Yeah, just looking for cabs..I've got the amp building covered


----------



## Yamariv (Jan 15, 2018)

Interesting, does he do recreation cabs, like Marshall clones or Fender heads etc? I found his website and it says coming soon, do you know how to get ahold of him?


----------



## Fox Rox (Aug 9, 2009)

I also recommend Derrick Bell. Great cabs, great prices and a great guy to deal with.


----------



## Yamariv (Jan 15, 2018)

Fox Rox said:


> I also recommend Derrick Bell. Great cabs, great prices and a great guy to deal with.


Good to know, definitely want to get a quality product!


----------



## traynor_garnet (Feb 22, 2006)

Our very own @PTWamps does it. He isn’t here a lot but has a website.


----------



## vokey design (Oct 24, 2006)

High/Deaf said:


> Trinity Amps? He will supply his amps with headshells but I don't know if he sells them separately (he may second-source them from someone like Bell).
> 
> 
> 
> ...


For some reason I think that Derrick Bell makes the cabs for them, could be very wrong here but others will be able to confirm.


----------



## stormbringer (Aug 27, 2014)

My cab guy in BC has started to post in the local Craigslist (Vancouver and Fraser Valley). I can hook you up directly.


----------



## knight_yyz (Mar 14, 2015)

Afaik Derrick Bell makes the cabs and shells for Trinity... That may have changed recently. 

Contact info and gallery below










Veteran Guitar Cabinets, Trenton, ON (2020)


Hand built guitar cabinets in Trenton Ontario Canada, vintage style and custom designed. For a quote or info please contact Derrick at [email protected]




www.transplo.com


----------



## StevieMac (Mar 4, 2006)

I'd say it's definitely worth checking out all of the available options being presented here...well, the one's that are straight cab (not amp) builders at least. I was fortunate to discover Derrick Bell early on and promptly made folks here aware of his cab work. That was 5 years ago and, while I've had him build many for me since then, his prices have about doubled in that time and now I look for used cabs when needed.

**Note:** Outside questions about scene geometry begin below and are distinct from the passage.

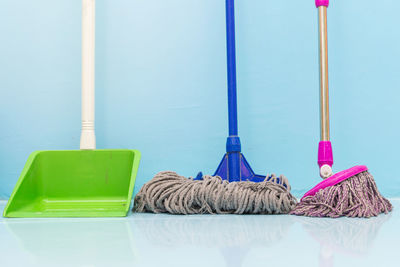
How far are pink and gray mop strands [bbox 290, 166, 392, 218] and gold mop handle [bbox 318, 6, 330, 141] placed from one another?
0.19m

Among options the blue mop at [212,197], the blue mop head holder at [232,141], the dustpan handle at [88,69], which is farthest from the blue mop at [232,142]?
the dustpan handle at [88,69]

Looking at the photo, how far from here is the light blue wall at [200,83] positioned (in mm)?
1503

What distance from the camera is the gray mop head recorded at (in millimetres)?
1129

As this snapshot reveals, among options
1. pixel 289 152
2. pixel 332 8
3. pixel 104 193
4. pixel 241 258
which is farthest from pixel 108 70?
pixel 241 258

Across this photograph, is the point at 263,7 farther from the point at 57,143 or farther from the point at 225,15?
the point at 57,143

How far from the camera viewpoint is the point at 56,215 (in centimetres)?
113

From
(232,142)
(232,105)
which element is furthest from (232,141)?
(232,105)

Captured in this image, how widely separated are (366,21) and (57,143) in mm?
1164

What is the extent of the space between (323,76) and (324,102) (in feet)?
0.27

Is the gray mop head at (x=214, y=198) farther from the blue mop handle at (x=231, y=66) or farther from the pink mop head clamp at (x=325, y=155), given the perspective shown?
the blue mop handle at (x=231, y=66)

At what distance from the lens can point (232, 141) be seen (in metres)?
1.39

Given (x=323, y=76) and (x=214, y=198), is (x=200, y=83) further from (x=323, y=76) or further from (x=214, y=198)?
(x=214, y=198)

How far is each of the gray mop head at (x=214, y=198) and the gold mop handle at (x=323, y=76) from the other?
236 mm

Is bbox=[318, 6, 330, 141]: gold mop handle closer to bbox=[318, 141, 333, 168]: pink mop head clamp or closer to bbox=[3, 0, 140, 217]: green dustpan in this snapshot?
bbox=[318, 141, 333, 168]: pink mop head clamp
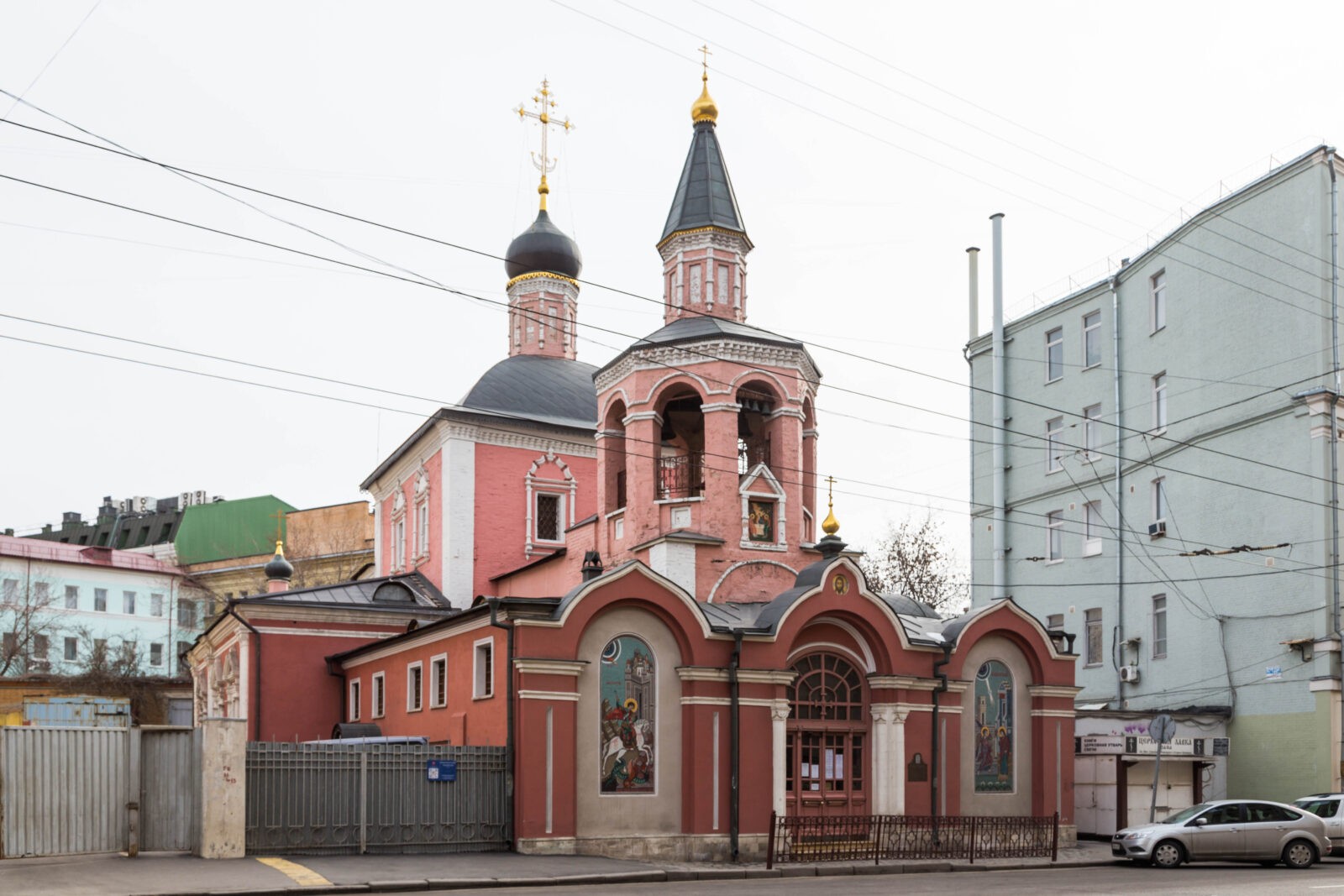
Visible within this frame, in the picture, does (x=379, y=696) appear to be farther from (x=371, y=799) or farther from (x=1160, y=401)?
(x=1160, y=401)

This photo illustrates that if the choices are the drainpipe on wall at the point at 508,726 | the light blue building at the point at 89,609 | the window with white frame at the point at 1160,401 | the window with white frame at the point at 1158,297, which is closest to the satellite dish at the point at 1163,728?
the drainpipe on wall at the point at 508,726

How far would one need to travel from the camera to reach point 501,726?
75.0 feet

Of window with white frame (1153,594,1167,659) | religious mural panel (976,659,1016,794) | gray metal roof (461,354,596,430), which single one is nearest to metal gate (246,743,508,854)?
religious mural panel (976,659,1016,794)

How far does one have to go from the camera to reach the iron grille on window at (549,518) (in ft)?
118

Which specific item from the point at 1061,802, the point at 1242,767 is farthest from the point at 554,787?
the point at 1242,767

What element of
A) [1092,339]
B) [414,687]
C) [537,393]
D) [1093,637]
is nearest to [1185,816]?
[1093,637]

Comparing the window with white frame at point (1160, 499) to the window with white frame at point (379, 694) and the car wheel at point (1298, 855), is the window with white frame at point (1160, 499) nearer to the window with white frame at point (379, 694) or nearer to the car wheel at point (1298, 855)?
the car wheel at point (1298, 855)

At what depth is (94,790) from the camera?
19031 millimetres

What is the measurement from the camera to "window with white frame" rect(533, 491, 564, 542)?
118 feet

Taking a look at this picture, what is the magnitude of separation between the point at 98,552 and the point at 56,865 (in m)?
59.6

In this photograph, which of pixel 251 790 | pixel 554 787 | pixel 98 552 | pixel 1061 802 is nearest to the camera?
pixel 251 790

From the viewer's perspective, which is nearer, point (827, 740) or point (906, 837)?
point (906, 837)

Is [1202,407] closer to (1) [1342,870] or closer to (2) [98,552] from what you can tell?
(1) [1342,870]

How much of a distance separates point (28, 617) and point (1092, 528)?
49.4m
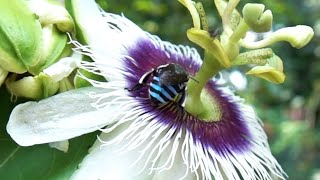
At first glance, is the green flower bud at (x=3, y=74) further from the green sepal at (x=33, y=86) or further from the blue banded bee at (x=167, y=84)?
the blue banded bee at (x=167, y=84)

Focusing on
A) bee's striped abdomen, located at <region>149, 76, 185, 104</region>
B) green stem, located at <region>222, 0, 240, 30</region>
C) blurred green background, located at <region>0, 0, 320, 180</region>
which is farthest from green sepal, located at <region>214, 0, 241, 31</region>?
blurred green background, located at <region>0, 0, 320, 180</region>

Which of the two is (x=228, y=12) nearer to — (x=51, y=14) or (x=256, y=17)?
(x=256, y=17)

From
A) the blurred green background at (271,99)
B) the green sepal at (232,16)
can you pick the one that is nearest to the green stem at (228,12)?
the green sepal at (232,16)

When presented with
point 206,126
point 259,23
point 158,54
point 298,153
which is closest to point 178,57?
point 158,54

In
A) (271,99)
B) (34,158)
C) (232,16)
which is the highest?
(232,16)

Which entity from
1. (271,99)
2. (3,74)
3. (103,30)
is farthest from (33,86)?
(271,99)

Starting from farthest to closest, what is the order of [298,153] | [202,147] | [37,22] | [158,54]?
[298,153], [158,54], [202,147], [37,22]

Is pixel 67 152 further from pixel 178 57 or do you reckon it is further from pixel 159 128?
pixel 178 57
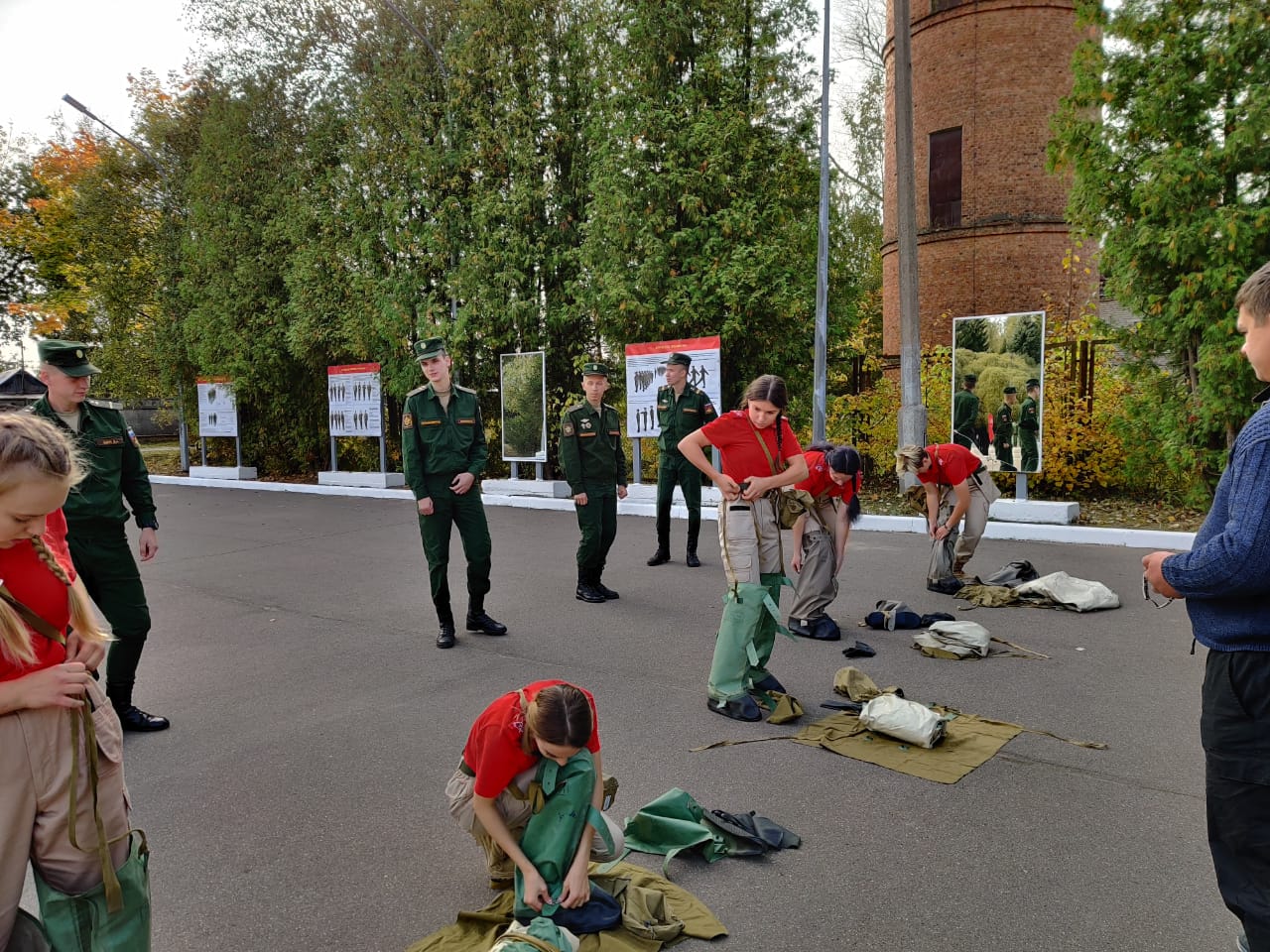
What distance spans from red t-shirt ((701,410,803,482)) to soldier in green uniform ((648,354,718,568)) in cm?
407

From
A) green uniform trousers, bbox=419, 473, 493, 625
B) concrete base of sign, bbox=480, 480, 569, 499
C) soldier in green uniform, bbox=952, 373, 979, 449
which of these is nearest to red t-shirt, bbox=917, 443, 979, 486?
green uniform trousers, bbox=419, 473, 493, 625

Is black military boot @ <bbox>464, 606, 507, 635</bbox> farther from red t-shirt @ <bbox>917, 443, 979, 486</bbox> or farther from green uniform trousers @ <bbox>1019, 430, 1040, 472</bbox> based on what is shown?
green uniform trousers @ <bbox>1019, 430, 1040, 472</bbox>

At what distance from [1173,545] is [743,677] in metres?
6.76

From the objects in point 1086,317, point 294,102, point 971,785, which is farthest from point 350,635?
point 294,102

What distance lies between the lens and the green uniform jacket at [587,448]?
308 inches

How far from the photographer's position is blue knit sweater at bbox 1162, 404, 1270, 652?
2078mm

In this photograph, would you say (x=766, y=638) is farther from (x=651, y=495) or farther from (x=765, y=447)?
(x=651, y=495)

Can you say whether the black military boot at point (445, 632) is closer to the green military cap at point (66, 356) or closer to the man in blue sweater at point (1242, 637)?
the green military cap at point (66, 356)

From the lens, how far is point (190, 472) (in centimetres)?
2359

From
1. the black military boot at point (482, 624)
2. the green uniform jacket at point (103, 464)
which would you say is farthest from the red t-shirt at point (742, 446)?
the green uniform jacket at point (103, 464)

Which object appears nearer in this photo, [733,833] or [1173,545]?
[733,833]

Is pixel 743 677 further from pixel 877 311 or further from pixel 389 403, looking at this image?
pixel 877 311

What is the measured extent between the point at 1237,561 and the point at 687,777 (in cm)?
260

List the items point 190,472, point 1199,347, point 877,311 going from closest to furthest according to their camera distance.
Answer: point 1199,347, point 190,472, point 877,311
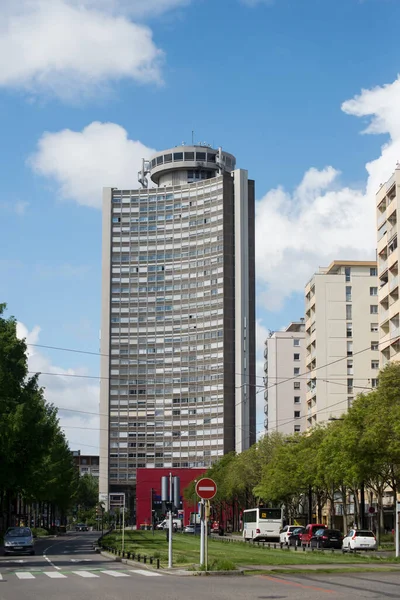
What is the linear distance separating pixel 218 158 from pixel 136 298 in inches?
1269

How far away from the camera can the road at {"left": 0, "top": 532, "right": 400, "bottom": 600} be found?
21.5m

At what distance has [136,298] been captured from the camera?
562 feet

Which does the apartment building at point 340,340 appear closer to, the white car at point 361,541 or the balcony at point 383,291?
the balcony at point 383,291

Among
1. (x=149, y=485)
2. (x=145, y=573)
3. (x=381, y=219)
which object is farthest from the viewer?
(x=149, y=485)

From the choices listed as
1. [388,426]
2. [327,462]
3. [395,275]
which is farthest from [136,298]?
[388,426]

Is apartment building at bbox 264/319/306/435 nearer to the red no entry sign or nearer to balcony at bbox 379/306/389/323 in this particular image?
balcony at bbox 379/306/389/323

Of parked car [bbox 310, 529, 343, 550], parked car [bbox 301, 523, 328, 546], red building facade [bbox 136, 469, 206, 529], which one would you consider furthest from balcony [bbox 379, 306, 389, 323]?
red building facade [bbox 136, 469, 206, 529]

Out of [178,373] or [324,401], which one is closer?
[324,401]

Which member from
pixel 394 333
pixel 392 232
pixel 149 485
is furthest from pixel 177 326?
pixel 394 333

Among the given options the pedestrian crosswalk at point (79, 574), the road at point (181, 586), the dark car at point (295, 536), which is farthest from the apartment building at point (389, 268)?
the road at point (181, 586)

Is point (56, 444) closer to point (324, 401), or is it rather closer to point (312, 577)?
point (324, 401)

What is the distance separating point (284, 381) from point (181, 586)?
15266cm

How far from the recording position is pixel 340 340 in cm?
13462

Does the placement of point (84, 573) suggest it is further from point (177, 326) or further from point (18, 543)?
point (177, 326)
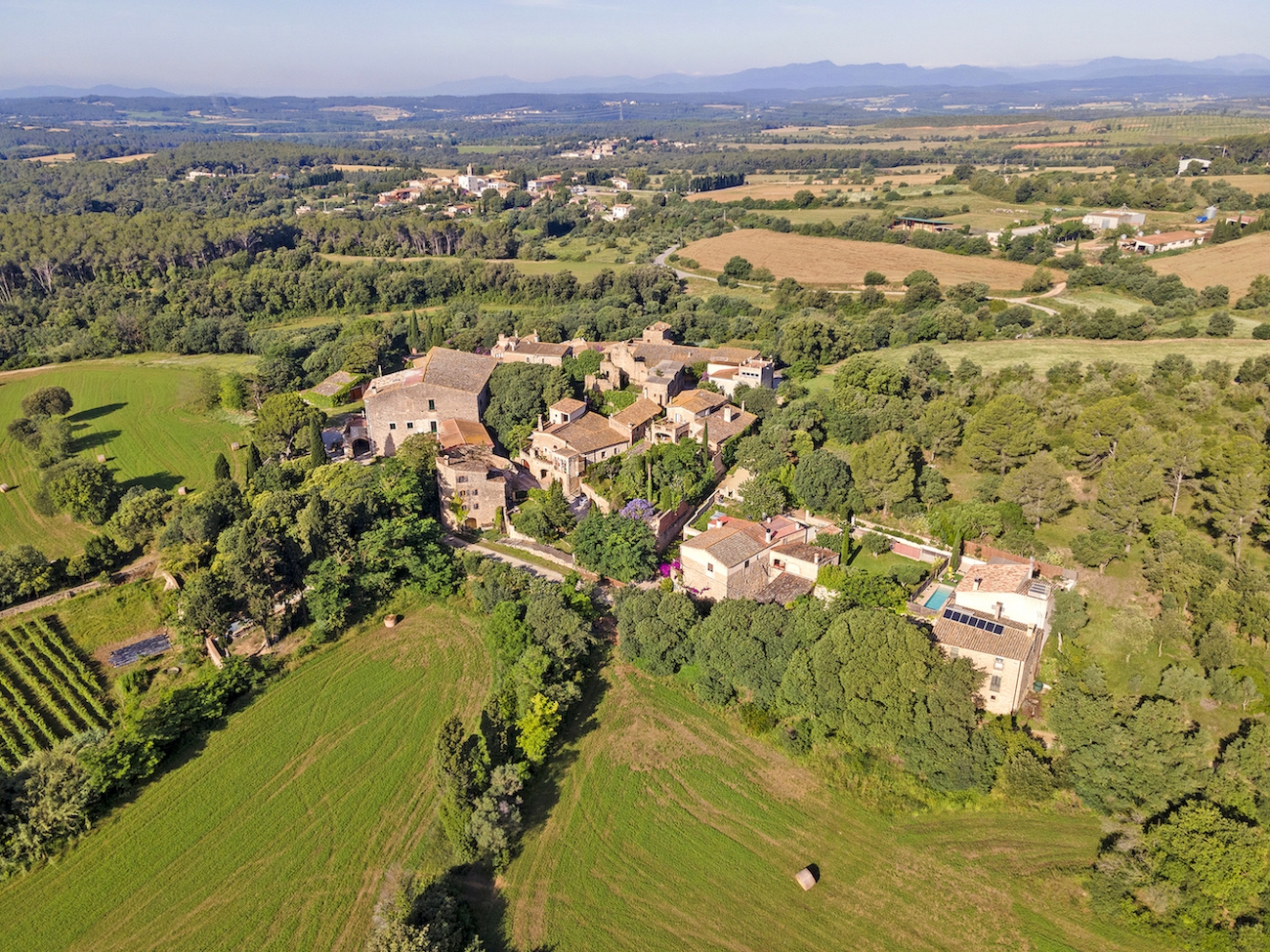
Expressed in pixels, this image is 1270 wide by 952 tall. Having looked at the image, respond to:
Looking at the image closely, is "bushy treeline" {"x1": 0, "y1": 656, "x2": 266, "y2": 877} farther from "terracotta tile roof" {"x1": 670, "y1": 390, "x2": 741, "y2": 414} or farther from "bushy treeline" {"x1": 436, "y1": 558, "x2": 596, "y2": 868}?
"terracotta tile roof" {"x1": 670, "y1": 390, "x2": 741, "y2": 414}

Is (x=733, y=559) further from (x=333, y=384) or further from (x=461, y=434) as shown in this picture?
(x=333, y=384)

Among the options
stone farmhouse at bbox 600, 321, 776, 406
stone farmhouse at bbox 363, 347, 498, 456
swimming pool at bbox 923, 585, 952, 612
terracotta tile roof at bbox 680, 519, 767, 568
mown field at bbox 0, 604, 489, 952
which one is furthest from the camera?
stone farmhouse at bbox 600, 321, 776, 406

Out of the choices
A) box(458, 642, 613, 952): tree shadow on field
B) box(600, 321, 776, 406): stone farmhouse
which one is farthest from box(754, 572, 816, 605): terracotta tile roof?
box(600, 321, 776, 406): stone farmhouse

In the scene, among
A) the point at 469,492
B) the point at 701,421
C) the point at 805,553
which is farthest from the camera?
the point at 701,421

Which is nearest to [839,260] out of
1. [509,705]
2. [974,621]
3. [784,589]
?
[784,589]

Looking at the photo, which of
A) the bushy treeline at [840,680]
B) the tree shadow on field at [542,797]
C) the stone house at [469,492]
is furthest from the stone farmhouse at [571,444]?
the bushy treeline at [840,680]

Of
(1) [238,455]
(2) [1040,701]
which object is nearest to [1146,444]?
(2) [1040,701]
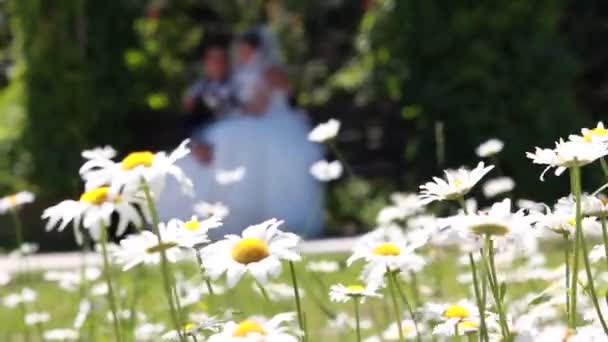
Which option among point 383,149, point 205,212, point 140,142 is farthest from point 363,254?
point 140,142

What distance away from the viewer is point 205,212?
2.61 m

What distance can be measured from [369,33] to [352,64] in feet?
4.25

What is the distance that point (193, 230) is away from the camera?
153 cm

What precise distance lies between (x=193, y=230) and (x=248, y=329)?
24 centimetres

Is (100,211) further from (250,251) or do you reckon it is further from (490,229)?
(490,229)

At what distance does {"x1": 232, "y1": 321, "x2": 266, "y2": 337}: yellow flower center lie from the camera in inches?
51.2

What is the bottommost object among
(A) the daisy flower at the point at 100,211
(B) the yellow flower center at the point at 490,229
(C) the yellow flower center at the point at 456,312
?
(C) the yellow flower center at the point at 456,312

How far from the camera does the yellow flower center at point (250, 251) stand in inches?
58.8

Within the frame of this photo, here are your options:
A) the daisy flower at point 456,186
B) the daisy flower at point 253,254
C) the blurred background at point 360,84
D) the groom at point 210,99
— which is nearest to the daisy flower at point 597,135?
the daisy flower at point 456,186

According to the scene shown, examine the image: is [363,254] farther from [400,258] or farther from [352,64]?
[352,64]

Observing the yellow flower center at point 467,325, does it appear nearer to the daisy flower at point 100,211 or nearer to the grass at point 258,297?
the daisy flower at point 100,211

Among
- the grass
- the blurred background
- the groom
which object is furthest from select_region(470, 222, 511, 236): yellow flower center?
the groom

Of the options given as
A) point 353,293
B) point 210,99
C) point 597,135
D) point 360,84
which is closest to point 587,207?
point 597,135

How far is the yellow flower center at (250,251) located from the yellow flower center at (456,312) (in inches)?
11.3
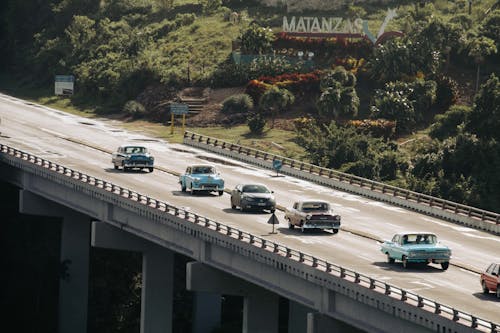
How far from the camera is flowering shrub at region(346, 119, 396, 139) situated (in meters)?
106

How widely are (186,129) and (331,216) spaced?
54.4 metres

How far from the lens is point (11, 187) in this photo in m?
97.7

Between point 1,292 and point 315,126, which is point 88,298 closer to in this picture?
point 1,292

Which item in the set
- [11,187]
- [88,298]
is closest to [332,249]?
[88,298]

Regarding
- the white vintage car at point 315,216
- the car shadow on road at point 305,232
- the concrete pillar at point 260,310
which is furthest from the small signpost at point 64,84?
the concrete pillar at point 260,310

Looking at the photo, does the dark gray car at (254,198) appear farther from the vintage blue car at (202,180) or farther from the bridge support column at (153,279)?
the vintage blue car at (202,180)

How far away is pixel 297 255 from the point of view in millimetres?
51281

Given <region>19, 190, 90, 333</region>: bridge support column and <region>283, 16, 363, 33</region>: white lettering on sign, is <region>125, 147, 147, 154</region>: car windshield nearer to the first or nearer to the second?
<region>19, 190, 90, 333</region>: bridge support column

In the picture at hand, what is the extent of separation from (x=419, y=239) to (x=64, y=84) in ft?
287

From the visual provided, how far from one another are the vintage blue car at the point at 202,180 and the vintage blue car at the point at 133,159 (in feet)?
30.5

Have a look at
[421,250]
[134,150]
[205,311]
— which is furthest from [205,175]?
[421,250]

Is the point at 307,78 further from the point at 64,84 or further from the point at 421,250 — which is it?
the point at 421,250

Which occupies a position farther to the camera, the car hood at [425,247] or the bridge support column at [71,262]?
the bridge support column at [71,262]

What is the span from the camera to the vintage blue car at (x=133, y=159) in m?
83.2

Anyway, that's a long winded way of suggesting you consider a WTB post here. I'm constantly surprised at the number & variety of empty cabs (head, combo, and speaker) that folks have sitting around unused. Might be worth a shot.


----------



## Yamariv (Jan 15, 2018)

stormbringer said:


> My cab guy in BC has started to post in the local Craigslist (Vancouver and Fraser Valley). I can hook you up directly.


Wow, looks like nice work! Youre happy with the quality obviously? Yes, definitely put me in touch if you don't mind..I don't descriminate..east or western Canada..All good!


----------



## Yamariv (Jan 15, 2018)

StevieMac said:


> I'd say it's definitely worth checking out all of the available options being presented here...well, the one's that are straight cab (not amp) builders at least. I was fortunate to discover Derrick Bell early on and promptly made folks here aware of his cab work. That was 5 years ago and, while I've had him build many for me since then, his prices have about doubled in that time and now I look for used cabs when needed.
> 
> Anyway, that's a long winded way of suggesting you consider a WTB post here. I'm constantly surprised at the number & variety of empty cabs (head, combo, and speaker) that folks have sitting around unused. Might be worth a shot.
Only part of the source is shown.